By Joseph Boston
How is it that nations that show little regard for the Black lives in their own countries, with next to no coverage for missing black children, prisons packed to the rafters with Black bodies, Black children living significantly under the poverty line in comparison to their white counterparts, can be so invested in the lives of the 200 plus missing black girls on another continent?
I reflect back to James Baldwin:
"When an African is mistreated here, for example, he has recourse to his embassy. The American Negro who is, let us say, falsely arrested, will find it nearly impossible to bring his case to court. And this means that because he is a native of this country--"one of your niggers"--he has, effectively, no recourse and no place to go, either within the country or without. He is a pariah in his own country and a stranger in the world. This is what it means to have one's history and one's ties to one's ancestral homeland totally destroyed"
The contextualising of the Black African diaspora in America as "one of your niggers" and their lack of recourse in a hostile anti-Black society is important in our understanding of the national investment in bringing back the 200 plus young girls to their families in Nigeria. An honourable endeavour no doubt but one rife with hypocrisy considering the situated-ness of the African American.
The answer again lies in the "white saviour pathology" that permeates the American psyche and that of the other European countries and their colonised diaspora.
As long as America and its counterparts continue to operate under this most delusional of pathologies they must consistently cast their gaze to the East because it is there that it can fulfil the notions it believes about self, its ideals of freedom, equality, justice, democracy, superior morality, "civilisation" and it is by these virtues that it can position itself as saviour.
To cast that gaze inward would be to first acknowledge the negro as human, something that America and the West yet continue to struggle with contrary to contemporary discourse. More importantly such a gaze inward at its prisons, its "ghettos",its failed schools, would be akin to looking in the mirror and taking full account of self.
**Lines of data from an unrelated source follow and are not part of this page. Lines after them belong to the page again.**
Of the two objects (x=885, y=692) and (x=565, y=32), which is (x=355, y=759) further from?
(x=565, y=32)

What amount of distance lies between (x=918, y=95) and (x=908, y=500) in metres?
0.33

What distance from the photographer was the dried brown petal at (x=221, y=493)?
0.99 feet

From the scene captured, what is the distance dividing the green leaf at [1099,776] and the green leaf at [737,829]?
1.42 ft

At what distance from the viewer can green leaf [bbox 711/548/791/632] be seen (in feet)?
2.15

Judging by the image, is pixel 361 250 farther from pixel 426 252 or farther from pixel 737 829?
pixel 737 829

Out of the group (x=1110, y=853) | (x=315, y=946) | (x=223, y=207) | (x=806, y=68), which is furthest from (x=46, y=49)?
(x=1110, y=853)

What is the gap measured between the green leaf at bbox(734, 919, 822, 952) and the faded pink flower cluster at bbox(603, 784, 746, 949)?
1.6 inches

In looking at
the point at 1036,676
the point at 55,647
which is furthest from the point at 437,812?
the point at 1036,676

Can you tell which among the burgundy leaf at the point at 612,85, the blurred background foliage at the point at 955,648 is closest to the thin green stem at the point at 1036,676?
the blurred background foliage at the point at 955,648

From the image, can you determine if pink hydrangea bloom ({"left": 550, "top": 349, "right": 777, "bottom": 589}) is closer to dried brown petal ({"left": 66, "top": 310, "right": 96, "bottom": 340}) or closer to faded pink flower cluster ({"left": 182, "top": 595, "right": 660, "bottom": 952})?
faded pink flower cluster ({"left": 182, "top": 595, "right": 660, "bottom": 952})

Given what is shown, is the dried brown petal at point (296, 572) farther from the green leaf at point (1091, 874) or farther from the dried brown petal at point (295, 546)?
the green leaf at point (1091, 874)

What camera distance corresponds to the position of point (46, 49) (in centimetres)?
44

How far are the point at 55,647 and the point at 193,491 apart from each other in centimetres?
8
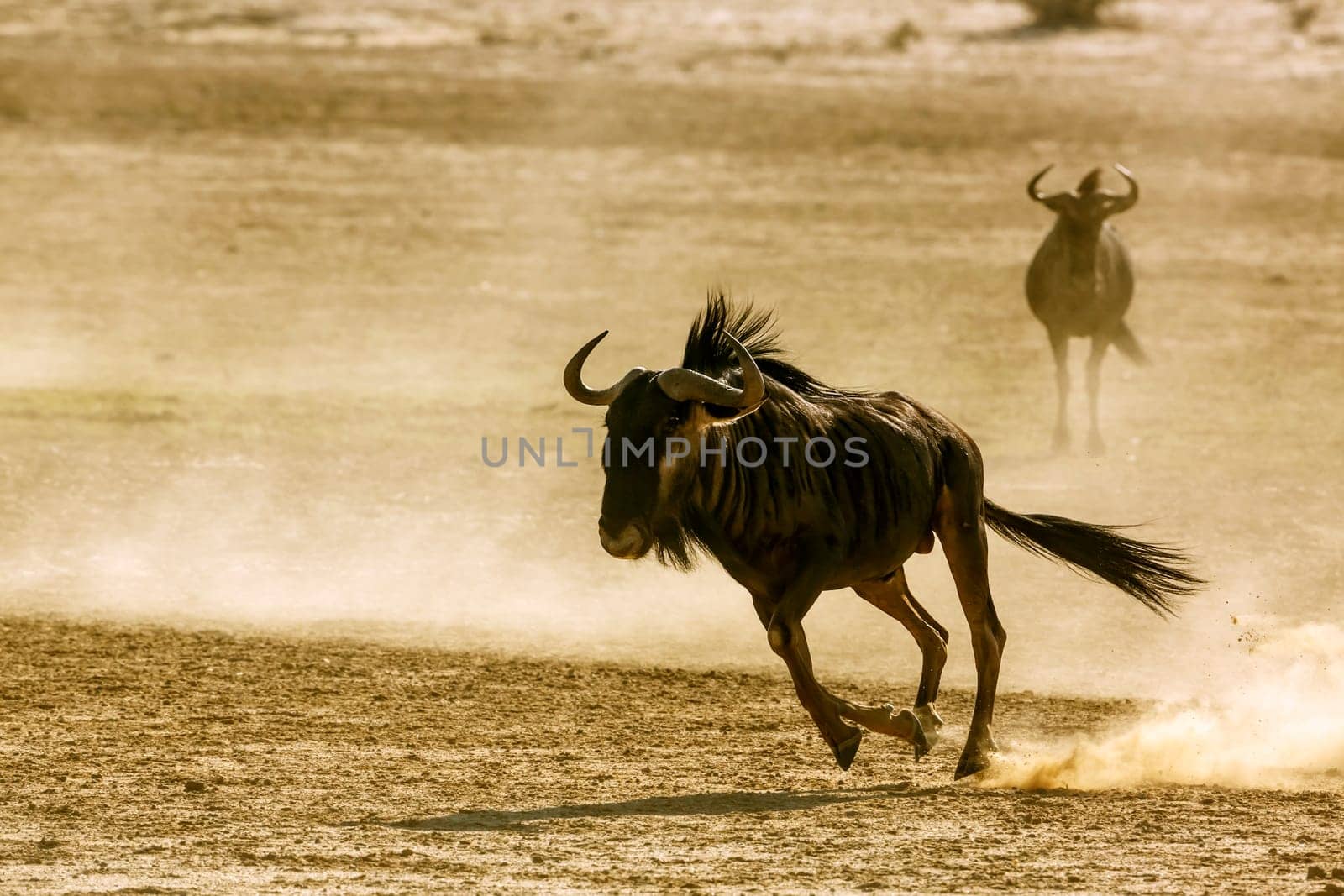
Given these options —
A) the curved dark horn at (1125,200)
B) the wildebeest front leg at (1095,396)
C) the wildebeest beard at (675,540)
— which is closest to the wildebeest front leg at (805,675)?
the wildebeest beard at (675,540)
In doing so America would have to reckon with all its faux aforementioned ideals as they collapse on the body of the colonised African, the Native.
It is there that it loses its moral authority, all sense of superiority & would instead have to reckon with its own inhumanity, savagery and brutality.
The negro, being many things to America, is by mere presence most troublesome as a symbolic representation of all that America is not, juxtaposed to all that it positions itself to be.